Stored records -
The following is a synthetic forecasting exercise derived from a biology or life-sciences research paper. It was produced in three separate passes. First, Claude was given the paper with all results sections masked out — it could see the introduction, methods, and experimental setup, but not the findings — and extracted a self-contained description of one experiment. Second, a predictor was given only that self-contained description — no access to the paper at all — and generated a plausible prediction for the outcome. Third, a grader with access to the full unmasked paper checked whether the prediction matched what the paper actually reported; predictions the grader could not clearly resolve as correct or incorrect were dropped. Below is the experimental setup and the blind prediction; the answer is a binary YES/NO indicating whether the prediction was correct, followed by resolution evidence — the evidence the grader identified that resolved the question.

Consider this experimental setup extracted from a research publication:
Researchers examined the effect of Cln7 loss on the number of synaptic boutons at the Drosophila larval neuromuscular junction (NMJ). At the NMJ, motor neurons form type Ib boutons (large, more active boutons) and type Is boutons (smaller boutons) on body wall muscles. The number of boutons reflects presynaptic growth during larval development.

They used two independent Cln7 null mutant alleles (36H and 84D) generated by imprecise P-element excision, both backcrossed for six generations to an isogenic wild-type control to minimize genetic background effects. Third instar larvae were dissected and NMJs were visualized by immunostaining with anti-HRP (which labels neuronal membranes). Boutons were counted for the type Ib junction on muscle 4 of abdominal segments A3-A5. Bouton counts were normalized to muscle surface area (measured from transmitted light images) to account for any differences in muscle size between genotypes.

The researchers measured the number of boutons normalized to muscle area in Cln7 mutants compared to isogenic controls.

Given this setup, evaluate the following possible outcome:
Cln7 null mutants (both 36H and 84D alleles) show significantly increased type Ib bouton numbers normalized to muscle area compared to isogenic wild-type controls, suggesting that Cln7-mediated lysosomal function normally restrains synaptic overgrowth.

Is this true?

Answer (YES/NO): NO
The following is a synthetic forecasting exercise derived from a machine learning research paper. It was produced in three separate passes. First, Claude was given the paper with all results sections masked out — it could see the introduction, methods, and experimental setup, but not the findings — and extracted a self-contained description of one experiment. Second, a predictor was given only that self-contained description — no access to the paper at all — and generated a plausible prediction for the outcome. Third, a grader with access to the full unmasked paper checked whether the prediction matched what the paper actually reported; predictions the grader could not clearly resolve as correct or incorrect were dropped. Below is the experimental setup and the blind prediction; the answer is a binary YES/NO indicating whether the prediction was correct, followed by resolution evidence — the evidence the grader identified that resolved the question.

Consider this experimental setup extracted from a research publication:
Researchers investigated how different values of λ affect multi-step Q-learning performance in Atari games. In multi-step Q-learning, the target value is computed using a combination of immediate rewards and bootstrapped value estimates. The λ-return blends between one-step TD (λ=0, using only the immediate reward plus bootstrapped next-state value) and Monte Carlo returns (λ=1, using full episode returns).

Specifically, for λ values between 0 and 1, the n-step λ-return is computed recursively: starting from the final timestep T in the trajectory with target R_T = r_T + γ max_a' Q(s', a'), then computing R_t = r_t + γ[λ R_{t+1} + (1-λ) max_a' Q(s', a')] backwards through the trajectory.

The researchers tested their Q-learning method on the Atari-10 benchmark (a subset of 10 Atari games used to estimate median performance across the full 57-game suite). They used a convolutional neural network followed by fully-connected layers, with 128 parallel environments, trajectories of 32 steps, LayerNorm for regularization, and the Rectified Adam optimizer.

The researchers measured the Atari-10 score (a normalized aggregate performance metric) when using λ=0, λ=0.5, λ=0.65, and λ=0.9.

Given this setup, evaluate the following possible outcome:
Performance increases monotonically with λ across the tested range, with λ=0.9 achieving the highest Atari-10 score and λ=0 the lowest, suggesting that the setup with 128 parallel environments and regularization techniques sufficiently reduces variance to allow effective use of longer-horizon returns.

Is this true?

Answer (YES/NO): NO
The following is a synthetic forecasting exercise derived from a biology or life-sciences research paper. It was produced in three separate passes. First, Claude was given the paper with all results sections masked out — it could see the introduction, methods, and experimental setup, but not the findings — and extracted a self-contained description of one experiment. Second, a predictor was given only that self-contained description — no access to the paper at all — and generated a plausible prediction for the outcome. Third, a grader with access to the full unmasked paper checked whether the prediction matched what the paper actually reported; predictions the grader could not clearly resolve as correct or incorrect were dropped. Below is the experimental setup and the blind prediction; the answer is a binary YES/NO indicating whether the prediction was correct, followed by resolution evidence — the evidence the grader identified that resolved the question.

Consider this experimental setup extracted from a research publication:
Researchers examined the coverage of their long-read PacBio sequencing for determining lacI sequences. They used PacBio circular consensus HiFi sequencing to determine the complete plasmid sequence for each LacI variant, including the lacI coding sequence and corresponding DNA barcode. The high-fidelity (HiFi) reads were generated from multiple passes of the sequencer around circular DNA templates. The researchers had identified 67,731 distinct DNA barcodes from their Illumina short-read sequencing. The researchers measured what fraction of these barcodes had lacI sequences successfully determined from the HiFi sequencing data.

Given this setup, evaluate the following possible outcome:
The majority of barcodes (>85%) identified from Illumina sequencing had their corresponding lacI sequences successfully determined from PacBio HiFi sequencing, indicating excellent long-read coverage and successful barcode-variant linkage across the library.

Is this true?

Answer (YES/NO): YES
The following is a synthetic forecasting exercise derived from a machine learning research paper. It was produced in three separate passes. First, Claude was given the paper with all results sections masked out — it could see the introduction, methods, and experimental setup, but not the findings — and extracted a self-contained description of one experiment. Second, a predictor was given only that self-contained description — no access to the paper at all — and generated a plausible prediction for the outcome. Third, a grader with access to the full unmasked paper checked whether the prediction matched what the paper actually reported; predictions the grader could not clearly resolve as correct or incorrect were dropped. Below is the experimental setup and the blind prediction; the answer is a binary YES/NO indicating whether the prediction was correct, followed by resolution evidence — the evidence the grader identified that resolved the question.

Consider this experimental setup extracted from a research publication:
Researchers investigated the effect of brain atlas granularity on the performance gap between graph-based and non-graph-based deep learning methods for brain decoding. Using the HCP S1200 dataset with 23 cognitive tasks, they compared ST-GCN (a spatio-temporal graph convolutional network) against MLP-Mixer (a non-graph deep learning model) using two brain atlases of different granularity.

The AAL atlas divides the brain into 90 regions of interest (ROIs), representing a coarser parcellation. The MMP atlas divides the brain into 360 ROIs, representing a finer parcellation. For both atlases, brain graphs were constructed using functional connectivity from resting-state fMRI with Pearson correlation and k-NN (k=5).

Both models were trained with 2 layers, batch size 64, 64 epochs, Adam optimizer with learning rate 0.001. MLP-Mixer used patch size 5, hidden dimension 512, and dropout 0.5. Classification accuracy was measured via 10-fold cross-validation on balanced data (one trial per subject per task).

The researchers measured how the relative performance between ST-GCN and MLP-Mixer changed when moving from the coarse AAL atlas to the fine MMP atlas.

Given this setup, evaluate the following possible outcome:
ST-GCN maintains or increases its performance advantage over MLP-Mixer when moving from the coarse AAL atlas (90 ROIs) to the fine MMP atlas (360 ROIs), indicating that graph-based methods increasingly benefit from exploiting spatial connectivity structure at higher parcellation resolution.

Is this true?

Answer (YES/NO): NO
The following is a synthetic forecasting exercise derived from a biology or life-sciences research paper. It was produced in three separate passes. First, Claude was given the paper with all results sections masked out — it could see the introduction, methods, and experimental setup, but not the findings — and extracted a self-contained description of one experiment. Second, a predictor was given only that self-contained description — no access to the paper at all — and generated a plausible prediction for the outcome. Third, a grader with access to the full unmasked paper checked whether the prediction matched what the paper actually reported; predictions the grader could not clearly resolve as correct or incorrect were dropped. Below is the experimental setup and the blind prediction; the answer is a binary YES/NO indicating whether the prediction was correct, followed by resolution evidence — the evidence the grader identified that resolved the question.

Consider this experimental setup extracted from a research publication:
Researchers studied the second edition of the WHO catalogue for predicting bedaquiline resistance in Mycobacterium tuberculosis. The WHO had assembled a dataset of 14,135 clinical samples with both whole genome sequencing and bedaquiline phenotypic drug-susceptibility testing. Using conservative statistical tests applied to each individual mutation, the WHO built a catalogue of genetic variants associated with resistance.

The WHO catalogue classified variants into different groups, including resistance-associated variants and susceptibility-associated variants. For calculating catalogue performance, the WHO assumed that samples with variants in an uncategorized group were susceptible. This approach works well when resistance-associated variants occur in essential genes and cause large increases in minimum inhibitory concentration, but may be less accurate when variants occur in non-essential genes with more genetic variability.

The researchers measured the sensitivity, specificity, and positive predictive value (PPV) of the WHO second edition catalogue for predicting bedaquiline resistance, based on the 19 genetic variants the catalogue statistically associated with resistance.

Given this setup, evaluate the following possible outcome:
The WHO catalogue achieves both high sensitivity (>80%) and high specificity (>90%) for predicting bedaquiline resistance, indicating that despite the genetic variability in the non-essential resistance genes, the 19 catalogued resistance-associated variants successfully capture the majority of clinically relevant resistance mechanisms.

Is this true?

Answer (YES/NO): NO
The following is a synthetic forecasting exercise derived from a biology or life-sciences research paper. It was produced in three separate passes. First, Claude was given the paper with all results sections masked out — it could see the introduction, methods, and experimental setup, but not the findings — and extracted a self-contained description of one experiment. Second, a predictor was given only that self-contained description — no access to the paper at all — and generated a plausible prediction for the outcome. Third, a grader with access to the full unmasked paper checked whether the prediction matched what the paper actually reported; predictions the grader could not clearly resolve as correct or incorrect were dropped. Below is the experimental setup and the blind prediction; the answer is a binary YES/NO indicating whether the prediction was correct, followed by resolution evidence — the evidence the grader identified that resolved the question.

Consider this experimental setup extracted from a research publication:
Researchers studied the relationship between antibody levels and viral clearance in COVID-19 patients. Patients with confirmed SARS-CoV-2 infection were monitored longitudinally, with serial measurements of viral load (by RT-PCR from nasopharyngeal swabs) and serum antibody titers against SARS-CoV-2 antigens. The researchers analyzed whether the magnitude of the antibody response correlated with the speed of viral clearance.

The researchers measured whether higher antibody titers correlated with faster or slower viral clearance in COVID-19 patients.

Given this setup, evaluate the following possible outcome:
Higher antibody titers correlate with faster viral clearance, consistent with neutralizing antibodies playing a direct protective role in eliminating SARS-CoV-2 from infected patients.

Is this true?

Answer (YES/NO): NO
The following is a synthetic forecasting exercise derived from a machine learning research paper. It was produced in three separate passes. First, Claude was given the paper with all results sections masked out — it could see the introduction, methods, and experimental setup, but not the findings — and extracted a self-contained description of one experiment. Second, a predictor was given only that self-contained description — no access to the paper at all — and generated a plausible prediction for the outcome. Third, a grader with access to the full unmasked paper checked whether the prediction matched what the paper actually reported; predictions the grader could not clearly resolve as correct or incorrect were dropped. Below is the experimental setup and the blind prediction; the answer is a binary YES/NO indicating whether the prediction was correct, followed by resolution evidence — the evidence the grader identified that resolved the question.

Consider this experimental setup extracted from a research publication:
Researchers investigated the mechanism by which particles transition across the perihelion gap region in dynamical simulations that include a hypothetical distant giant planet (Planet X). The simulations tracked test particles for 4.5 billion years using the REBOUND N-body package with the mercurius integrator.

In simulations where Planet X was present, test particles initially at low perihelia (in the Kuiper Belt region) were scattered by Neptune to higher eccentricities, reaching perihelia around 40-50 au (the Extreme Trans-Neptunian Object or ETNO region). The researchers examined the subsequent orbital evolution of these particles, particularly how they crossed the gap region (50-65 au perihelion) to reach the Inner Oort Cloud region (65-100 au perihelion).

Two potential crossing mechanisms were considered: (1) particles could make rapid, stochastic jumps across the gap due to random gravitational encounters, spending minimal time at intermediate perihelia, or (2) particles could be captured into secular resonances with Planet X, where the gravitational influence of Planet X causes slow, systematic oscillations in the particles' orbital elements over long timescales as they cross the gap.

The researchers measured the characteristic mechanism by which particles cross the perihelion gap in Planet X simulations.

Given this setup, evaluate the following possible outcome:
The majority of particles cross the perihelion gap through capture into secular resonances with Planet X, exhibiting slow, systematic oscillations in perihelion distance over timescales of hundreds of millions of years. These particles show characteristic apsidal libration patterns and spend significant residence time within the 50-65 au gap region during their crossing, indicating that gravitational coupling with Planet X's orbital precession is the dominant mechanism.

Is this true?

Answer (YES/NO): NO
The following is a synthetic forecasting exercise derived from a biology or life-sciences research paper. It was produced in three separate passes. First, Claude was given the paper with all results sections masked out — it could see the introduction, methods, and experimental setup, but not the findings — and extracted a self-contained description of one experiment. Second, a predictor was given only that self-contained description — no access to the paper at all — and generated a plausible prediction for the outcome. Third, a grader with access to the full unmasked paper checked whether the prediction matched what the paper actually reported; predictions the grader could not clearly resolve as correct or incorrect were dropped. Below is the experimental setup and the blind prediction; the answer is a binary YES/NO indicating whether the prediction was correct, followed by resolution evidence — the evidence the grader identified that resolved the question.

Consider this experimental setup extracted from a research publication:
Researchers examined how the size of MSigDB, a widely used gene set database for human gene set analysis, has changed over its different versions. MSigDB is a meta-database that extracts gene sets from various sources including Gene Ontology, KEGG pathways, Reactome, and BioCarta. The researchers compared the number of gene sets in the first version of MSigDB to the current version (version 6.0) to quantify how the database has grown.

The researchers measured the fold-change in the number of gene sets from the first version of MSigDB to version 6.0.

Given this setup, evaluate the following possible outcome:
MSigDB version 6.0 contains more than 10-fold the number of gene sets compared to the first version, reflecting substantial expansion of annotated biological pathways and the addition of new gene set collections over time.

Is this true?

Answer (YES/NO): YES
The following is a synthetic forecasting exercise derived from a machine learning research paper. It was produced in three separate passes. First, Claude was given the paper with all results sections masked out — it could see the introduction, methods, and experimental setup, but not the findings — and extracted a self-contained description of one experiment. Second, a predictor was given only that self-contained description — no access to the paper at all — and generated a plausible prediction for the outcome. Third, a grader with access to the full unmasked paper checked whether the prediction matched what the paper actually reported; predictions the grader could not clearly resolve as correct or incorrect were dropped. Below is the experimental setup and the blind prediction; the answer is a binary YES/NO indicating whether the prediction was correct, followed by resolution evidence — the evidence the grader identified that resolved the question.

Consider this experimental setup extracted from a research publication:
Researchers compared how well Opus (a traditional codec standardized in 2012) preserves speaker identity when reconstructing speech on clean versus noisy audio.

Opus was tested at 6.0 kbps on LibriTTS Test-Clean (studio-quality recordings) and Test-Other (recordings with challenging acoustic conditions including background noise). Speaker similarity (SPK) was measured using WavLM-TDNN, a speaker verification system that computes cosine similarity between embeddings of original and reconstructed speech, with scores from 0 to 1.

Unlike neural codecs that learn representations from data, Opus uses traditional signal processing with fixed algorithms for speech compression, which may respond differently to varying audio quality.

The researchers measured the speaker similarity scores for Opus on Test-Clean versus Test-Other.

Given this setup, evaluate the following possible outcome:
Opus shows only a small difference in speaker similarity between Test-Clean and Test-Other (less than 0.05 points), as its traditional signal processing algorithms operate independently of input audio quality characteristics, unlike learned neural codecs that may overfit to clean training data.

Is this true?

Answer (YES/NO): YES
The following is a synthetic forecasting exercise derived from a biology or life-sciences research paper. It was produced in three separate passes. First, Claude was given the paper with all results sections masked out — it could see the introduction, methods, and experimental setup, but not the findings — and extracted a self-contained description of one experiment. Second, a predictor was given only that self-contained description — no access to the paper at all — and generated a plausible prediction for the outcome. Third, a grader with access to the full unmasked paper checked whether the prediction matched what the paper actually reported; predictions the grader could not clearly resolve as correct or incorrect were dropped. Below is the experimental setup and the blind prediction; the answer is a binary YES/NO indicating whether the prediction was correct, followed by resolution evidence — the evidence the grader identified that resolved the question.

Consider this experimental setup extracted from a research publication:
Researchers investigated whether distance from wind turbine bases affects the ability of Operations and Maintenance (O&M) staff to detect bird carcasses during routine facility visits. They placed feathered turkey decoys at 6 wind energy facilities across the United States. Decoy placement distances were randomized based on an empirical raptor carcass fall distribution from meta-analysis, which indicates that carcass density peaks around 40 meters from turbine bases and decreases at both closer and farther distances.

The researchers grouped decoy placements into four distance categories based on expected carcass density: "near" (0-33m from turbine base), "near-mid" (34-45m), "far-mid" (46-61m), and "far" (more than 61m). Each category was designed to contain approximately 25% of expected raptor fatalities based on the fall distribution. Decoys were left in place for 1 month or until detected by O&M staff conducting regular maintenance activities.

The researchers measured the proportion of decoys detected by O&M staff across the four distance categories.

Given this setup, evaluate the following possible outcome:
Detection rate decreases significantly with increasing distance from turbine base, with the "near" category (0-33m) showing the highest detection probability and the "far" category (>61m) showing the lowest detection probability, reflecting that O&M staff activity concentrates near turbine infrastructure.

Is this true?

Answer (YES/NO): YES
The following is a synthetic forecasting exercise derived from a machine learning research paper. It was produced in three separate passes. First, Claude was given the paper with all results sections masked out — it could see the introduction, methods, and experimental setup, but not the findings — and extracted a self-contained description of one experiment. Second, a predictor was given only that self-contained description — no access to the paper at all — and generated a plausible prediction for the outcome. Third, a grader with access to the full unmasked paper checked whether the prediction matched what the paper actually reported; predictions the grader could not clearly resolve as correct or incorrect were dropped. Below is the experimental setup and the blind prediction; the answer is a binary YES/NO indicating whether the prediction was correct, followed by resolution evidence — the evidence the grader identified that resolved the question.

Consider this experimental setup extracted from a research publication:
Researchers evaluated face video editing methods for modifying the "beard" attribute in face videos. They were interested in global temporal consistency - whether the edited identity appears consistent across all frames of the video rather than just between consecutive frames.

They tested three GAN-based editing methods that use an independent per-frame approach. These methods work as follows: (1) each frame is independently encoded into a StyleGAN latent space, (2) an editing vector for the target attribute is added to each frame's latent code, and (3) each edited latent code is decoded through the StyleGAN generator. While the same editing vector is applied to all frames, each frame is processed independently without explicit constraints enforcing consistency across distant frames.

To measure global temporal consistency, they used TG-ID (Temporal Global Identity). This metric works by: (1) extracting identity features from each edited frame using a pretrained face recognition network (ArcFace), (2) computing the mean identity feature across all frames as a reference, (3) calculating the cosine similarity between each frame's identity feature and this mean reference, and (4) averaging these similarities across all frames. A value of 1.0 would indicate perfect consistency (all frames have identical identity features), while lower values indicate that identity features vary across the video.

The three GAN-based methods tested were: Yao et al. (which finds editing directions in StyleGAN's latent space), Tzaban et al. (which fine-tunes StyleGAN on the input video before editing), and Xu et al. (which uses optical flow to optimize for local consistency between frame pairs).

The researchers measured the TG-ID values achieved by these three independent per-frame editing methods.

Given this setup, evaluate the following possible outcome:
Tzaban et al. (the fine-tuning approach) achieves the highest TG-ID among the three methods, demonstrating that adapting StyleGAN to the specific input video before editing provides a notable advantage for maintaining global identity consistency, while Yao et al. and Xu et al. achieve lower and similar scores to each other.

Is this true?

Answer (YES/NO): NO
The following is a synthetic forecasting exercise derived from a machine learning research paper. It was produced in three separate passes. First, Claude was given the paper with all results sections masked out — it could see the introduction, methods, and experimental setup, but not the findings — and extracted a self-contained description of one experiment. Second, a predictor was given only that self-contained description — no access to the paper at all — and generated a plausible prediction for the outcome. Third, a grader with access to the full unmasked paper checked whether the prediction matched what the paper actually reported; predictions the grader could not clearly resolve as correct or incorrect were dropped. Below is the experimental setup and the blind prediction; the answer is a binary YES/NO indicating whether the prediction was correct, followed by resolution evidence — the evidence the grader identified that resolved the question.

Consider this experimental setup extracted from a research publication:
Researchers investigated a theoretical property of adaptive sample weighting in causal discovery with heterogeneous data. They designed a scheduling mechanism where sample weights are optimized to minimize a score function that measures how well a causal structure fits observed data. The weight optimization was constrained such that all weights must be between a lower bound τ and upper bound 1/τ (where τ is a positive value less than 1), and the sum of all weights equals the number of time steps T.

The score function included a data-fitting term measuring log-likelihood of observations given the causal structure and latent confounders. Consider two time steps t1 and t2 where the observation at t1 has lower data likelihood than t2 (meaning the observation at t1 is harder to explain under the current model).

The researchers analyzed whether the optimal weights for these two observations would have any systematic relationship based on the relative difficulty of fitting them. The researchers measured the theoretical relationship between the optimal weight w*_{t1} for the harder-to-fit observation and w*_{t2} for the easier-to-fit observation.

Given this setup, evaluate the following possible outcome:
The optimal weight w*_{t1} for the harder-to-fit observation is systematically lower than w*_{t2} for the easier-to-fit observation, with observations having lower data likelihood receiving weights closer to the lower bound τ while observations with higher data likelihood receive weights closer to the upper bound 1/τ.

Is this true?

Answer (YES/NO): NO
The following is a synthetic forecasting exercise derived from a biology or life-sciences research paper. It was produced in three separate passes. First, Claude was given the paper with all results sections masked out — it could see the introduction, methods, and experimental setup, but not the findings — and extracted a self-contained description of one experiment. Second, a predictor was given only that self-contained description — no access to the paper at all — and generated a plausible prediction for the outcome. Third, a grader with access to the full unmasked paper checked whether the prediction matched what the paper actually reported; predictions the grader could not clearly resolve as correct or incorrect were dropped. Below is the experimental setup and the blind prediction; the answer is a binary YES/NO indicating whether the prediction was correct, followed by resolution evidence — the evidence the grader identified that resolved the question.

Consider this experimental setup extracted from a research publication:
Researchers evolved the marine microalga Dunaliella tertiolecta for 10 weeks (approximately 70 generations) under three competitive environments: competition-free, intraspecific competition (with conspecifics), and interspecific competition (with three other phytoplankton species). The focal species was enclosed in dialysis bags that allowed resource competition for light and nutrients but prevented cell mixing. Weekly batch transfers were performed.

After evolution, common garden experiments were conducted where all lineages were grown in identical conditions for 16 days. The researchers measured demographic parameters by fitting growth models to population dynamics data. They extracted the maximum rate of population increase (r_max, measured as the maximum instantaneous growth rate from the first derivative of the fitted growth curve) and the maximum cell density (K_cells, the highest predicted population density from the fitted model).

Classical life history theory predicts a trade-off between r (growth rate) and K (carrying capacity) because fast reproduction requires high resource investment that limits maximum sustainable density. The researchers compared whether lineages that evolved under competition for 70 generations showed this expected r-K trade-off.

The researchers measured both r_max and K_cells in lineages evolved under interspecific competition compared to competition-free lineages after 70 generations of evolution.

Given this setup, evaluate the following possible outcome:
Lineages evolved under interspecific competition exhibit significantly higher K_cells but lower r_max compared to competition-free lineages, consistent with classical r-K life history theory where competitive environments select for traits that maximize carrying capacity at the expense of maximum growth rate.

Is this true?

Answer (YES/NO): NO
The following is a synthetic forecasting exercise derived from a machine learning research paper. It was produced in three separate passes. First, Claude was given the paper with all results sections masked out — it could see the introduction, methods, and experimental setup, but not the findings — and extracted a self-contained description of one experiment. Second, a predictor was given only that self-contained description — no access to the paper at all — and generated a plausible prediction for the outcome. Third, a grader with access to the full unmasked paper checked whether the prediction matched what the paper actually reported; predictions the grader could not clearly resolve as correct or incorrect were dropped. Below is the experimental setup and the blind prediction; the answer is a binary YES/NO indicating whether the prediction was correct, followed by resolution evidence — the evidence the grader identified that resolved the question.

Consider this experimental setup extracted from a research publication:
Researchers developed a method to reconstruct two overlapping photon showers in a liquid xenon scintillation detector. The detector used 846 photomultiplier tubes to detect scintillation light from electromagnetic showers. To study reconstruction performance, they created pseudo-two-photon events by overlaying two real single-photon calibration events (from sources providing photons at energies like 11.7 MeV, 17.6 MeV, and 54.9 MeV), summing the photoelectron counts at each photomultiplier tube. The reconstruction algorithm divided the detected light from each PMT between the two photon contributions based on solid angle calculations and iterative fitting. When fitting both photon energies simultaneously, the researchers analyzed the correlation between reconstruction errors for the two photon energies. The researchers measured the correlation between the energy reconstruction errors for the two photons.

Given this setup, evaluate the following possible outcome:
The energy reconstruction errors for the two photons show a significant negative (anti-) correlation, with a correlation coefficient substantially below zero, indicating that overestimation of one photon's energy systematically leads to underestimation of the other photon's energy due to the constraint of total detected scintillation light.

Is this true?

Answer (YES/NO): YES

Exercise brief - Say, as a number only, how many lines of the data contain "steps".

Exercise solution - 3